Please reproduce the items below word for word, starting at the beginning and stopping after the line that contains "the man at (x=24, y=26) →". Leave out the pictures.

Spatial reasoning items:
*-*-*
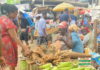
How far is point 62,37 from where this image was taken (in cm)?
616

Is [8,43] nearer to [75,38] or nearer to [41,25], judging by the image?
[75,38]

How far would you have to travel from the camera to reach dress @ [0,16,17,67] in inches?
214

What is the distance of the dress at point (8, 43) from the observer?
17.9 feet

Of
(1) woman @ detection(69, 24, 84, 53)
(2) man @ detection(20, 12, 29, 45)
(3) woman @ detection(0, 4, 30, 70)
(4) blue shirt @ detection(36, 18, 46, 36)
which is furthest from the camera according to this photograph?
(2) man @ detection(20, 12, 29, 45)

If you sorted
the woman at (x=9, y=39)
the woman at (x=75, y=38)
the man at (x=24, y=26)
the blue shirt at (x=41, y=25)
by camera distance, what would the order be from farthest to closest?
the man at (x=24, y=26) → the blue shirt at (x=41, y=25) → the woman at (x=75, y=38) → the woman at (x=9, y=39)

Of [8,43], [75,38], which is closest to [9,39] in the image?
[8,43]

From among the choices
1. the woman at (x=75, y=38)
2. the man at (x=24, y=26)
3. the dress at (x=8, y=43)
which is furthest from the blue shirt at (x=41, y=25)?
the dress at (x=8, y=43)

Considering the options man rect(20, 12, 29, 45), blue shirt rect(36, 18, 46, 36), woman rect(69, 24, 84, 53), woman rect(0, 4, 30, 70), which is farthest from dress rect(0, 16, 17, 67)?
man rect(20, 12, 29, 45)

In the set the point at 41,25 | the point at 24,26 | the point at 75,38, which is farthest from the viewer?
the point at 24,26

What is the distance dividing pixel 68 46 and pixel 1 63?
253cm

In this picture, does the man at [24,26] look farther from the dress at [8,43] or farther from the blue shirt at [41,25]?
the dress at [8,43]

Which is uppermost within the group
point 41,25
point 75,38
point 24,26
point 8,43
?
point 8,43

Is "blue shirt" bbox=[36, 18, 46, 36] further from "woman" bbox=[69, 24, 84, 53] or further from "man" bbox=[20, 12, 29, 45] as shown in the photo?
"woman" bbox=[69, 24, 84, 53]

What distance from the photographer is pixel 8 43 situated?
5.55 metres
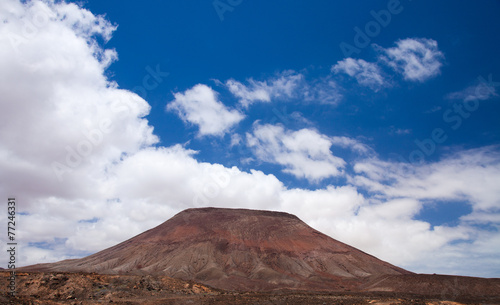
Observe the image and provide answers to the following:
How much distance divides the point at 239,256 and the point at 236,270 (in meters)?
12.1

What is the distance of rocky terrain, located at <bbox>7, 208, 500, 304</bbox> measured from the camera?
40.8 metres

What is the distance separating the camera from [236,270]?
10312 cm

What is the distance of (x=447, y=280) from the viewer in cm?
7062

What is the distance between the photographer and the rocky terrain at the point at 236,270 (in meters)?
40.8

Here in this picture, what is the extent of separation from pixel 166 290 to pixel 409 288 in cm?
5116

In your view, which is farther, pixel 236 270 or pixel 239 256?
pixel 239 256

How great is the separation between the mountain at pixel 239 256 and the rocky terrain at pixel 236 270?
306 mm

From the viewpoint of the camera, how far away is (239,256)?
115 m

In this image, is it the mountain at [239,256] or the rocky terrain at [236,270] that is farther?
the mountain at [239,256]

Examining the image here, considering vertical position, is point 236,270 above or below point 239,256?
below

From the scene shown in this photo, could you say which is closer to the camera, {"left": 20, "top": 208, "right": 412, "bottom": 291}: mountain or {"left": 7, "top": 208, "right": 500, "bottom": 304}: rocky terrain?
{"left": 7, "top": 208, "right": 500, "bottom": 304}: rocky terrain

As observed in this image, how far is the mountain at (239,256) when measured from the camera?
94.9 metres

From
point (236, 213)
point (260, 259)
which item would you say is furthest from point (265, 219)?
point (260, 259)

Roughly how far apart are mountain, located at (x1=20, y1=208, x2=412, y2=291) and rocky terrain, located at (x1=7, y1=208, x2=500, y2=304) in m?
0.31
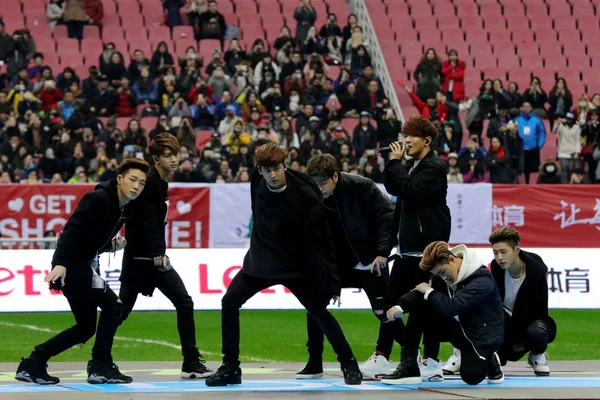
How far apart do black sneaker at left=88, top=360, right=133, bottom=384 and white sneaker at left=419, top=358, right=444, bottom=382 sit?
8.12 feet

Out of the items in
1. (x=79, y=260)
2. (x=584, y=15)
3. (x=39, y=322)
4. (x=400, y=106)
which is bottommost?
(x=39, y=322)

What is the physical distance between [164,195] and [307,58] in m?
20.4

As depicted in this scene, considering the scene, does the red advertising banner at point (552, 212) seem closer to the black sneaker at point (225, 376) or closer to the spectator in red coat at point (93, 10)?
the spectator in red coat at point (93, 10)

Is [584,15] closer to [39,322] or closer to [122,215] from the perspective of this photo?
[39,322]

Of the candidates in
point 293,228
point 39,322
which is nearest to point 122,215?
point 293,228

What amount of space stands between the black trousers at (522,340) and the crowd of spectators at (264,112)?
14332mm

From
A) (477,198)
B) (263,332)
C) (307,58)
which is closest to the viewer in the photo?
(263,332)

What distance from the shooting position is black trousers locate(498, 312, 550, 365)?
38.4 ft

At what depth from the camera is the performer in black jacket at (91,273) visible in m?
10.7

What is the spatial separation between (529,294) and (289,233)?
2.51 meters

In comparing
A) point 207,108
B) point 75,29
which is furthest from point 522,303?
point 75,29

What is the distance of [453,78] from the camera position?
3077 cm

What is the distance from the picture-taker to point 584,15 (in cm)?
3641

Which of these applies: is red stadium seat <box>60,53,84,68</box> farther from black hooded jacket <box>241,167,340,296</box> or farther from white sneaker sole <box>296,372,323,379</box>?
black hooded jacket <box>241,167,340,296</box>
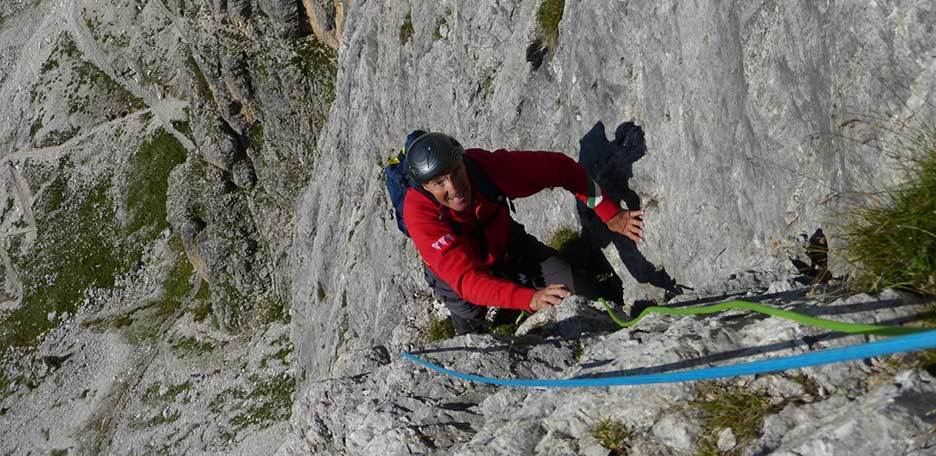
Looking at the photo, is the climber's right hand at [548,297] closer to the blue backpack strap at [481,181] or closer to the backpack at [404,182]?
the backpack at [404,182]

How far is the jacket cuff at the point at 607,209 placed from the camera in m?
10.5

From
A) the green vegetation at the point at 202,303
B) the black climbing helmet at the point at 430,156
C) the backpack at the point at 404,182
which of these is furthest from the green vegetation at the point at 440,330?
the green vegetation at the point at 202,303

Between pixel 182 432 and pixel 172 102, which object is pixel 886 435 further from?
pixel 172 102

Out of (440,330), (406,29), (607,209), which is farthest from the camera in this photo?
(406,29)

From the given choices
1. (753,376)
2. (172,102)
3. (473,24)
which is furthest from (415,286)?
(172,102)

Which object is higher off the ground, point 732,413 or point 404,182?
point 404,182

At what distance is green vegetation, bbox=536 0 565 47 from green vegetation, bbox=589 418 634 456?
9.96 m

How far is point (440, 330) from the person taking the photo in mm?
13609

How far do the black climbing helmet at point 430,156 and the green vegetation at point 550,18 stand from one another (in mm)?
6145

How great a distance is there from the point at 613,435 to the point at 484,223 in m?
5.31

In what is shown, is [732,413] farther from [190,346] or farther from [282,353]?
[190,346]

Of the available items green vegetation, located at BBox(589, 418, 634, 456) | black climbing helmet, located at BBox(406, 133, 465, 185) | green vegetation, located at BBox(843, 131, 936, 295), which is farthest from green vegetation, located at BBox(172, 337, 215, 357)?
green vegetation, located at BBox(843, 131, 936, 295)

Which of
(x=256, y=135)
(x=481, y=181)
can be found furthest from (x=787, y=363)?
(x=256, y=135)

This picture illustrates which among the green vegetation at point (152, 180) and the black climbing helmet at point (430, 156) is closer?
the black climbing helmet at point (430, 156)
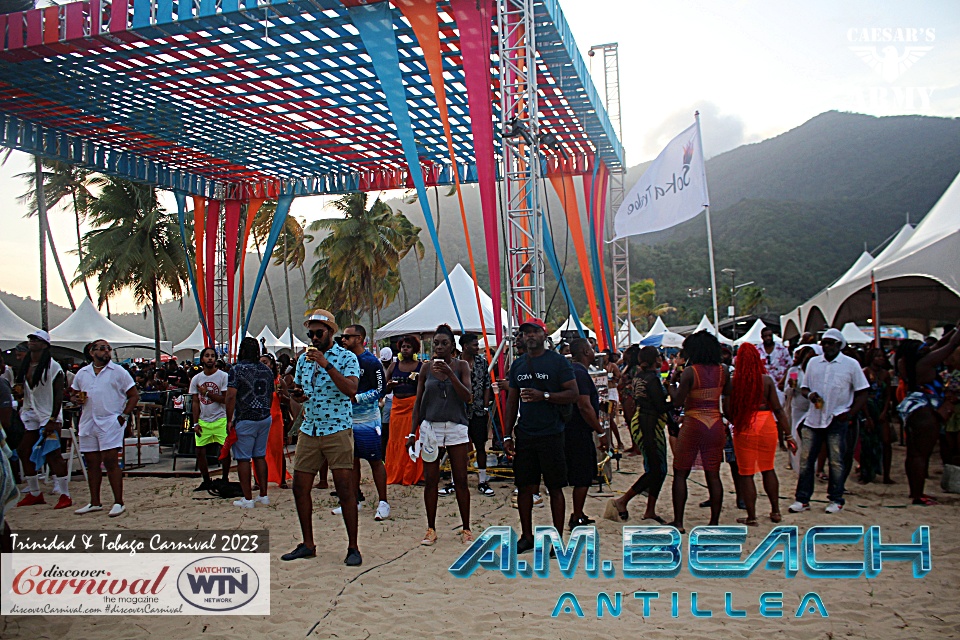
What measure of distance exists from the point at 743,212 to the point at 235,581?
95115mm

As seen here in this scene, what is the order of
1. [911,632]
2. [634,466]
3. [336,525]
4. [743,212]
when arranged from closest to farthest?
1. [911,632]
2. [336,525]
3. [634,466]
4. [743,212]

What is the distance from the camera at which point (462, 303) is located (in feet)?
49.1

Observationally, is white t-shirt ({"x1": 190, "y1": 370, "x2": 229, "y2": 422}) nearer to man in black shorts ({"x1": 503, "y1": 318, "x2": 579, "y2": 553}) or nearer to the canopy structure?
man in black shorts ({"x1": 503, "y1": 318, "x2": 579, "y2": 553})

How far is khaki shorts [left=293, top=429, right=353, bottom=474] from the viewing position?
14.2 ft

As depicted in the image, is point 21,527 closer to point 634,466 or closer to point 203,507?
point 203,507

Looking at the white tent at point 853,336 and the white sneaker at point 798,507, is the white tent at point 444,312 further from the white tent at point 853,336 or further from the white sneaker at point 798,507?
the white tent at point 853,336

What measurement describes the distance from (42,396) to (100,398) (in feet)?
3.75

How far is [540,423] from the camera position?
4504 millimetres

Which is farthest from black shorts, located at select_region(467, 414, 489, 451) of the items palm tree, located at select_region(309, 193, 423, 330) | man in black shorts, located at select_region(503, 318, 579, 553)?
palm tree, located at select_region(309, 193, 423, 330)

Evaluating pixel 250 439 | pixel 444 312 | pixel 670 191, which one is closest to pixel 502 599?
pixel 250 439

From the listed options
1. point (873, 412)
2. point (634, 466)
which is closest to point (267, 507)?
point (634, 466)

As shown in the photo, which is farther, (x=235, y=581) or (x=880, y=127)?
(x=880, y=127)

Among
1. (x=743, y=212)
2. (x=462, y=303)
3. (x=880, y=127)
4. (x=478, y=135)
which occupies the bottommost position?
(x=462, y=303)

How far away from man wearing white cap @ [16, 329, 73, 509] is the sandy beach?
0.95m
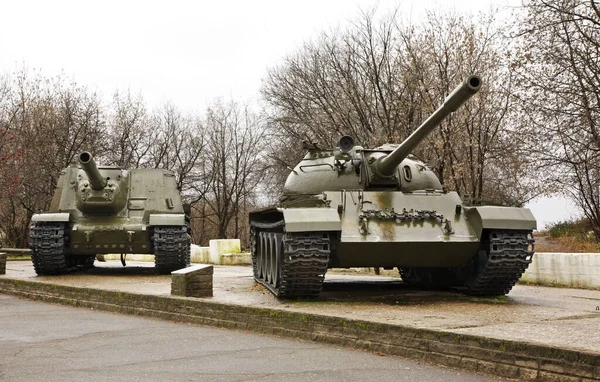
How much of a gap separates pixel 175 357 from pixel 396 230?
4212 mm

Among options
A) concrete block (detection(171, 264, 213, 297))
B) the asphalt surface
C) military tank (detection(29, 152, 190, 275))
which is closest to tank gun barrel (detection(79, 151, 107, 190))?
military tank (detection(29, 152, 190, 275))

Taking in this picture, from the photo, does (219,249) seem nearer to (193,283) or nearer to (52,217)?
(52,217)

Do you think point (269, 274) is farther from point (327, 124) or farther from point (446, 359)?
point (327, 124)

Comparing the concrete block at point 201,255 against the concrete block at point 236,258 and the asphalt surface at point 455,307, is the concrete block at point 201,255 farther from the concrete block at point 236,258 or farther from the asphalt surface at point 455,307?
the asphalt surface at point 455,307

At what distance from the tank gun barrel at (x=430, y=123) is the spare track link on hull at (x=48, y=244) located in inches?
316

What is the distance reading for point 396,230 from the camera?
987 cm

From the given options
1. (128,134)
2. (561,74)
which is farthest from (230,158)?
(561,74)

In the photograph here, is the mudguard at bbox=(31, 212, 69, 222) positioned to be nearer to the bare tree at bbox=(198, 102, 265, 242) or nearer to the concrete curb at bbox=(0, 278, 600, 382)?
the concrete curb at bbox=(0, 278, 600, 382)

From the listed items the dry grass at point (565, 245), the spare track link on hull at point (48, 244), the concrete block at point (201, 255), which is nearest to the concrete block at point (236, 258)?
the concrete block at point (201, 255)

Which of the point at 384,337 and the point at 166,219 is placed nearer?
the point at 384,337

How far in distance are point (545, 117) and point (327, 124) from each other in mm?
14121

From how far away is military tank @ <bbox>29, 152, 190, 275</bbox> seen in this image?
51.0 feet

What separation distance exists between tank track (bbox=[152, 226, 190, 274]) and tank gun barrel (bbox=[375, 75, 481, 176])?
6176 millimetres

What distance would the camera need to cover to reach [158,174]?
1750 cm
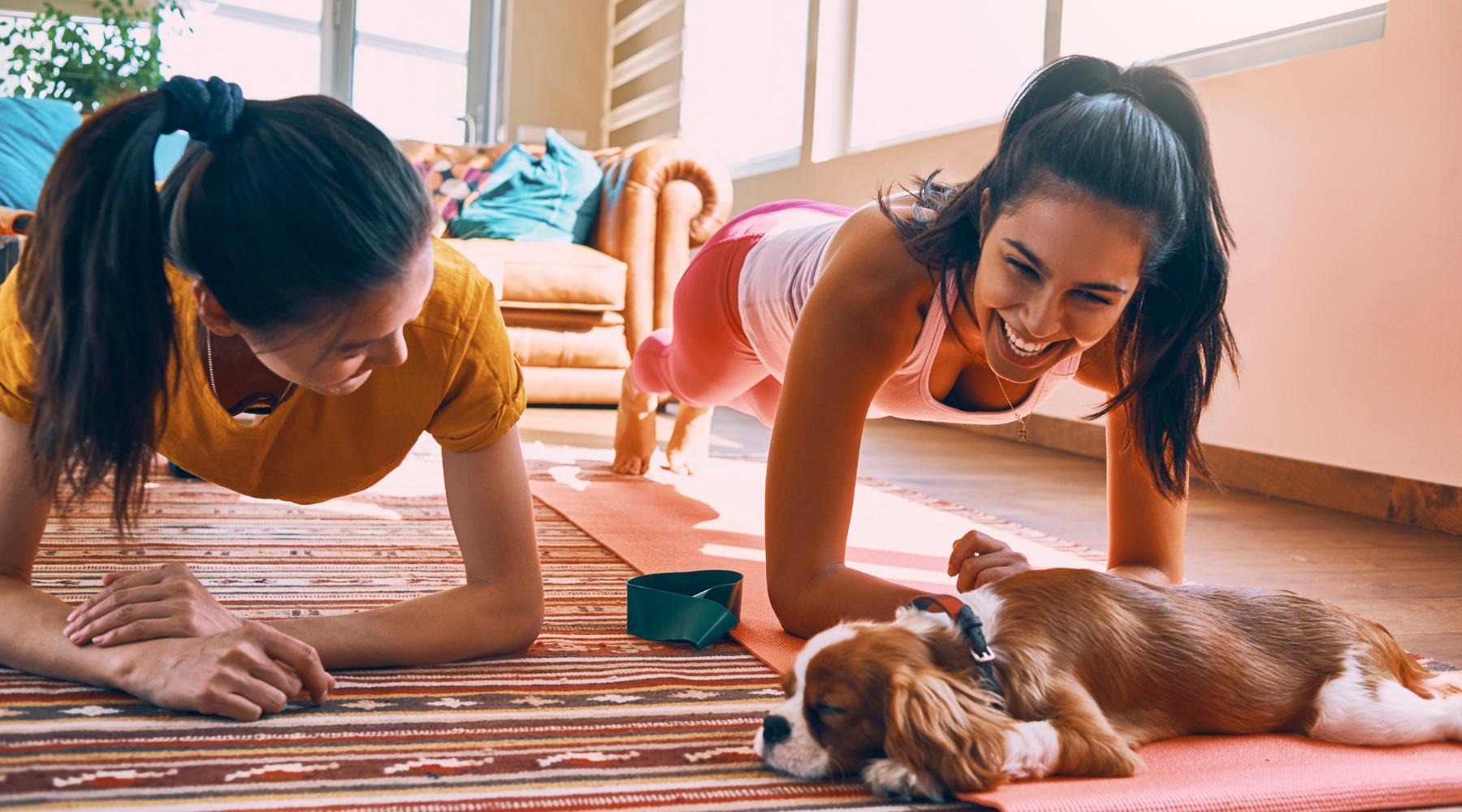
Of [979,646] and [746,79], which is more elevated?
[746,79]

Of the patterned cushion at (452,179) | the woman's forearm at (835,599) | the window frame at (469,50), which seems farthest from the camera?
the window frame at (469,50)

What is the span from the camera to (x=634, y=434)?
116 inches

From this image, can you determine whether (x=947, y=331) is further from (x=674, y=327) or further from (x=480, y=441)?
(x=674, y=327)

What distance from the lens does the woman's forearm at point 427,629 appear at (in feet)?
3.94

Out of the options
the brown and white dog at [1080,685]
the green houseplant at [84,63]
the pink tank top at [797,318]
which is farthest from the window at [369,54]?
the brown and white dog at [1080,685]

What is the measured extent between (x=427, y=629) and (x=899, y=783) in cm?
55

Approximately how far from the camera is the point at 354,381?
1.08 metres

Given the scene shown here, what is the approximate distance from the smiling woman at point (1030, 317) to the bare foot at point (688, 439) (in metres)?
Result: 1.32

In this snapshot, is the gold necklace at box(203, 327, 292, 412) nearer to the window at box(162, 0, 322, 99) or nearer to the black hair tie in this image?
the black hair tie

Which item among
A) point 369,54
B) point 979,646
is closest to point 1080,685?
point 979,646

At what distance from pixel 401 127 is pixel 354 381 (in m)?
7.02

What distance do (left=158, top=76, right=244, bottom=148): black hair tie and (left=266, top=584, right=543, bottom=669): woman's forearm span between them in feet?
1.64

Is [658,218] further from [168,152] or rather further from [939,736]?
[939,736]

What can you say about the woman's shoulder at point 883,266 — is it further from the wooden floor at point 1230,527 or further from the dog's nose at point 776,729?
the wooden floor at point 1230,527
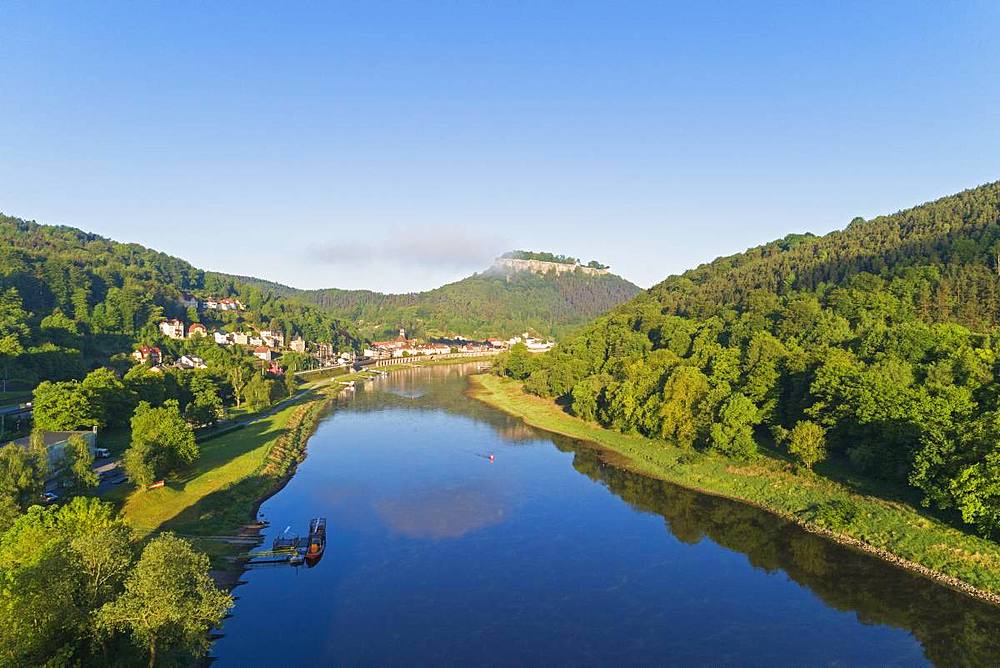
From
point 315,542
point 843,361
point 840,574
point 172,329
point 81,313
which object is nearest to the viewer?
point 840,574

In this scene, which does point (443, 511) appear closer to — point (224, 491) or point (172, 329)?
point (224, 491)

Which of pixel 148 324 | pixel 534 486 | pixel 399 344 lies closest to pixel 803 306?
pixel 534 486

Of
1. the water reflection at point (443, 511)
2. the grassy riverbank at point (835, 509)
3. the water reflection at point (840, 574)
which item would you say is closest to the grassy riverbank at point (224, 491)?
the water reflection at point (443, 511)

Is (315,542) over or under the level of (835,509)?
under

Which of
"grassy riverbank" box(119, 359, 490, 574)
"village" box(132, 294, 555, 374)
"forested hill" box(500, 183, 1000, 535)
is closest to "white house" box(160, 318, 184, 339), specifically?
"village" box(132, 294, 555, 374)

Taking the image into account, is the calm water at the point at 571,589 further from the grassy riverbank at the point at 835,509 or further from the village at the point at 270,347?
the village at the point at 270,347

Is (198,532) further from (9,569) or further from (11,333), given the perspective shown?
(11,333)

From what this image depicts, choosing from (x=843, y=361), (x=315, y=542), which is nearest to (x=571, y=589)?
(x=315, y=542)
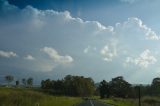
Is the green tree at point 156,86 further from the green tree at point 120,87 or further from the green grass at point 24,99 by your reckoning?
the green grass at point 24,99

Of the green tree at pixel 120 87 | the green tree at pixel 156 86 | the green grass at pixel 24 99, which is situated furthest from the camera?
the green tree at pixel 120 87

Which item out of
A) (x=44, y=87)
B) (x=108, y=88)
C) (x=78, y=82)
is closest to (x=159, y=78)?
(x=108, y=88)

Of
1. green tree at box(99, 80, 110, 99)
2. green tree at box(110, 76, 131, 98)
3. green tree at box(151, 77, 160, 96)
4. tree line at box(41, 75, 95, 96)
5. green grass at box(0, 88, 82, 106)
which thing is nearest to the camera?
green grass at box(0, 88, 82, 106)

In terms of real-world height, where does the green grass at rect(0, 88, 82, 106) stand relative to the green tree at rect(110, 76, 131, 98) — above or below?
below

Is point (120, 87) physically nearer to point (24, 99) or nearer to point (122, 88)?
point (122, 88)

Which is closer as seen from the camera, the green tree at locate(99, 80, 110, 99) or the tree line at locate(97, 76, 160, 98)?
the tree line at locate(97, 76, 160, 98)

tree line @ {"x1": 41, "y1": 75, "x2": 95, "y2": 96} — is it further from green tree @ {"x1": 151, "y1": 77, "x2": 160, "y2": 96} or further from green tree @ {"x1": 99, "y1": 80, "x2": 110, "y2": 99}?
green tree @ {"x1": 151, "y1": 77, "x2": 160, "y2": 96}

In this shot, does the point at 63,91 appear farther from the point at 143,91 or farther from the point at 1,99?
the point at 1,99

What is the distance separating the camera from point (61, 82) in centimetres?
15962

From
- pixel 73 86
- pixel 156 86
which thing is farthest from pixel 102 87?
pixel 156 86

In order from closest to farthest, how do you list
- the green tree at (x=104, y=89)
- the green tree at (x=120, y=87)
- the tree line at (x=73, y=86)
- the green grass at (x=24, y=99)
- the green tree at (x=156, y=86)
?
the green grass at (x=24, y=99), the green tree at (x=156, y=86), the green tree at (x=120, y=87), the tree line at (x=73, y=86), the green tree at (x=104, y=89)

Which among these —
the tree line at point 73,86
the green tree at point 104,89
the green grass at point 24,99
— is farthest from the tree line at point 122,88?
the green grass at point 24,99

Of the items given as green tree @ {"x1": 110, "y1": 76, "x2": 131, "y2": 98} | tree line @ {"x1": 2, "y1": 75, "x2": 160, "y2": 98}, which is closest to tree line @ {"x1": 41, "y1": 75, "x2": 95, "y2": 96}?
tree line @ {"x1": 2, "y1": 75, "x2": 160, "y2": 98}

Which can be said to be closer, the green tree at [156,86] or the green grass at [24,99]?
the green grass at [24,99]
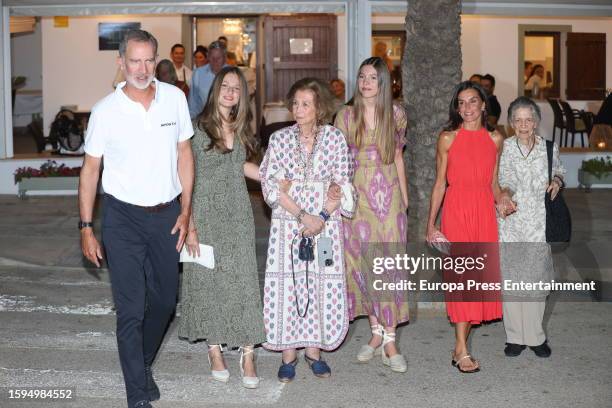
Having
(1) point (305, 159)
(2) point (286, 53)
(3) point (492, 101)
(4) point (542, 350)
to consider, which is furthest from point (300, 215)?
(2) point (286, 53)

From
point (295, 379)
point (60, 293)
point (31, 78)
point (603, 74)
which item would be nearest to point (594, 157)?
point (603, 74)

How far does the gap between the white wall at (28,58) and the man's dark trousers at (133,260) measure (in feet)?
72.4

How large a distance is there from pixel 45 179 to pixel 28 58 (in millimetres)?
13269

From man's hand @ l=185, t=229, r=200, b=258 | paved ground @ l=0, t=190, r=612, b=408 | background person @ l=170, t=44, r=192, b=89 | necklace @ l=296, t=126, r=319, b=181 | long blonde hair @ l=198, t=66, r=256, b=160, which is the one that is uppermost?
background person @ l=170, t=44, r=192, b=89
*-*-*
Completed task:
How far is point 62,37 from where this image was taken (in cm)?
616

Is [8,43] nearer to [75,38] or nearer to [41,25], judging by the image?
[75,38]

How far would you have to travel from the camera to reach dress @ [0,16,17,67] in inches?
214

What is the distance of the dress at point (8, 43) from the observer?
17.9 feet

Of
(1) woman @ detection(69, 24, 84, 53)
(2) man @ detection(20, 12, 29, 45)
(3) woman @ detection(0, 4, 30, 70)
(4) blue shirt @ detection(36, 18, 46, 36)
which is furthest from the camera according to this photograph?
(2) man @ detection(20, 12, 29, 45)

If you sorted
the woman at (x=9, y=39)
the woman at (x=75, y=38)
the man at (x=24, y=26)
the blue shirt at (x=41, y=25)
by camera distance, what would the order be from farthest to closest?
the man at (x=24, y=26) → the blue shirt at (x=41, y=25) → the woman at (x=75, y=38) → the woman at (x=9, y=39)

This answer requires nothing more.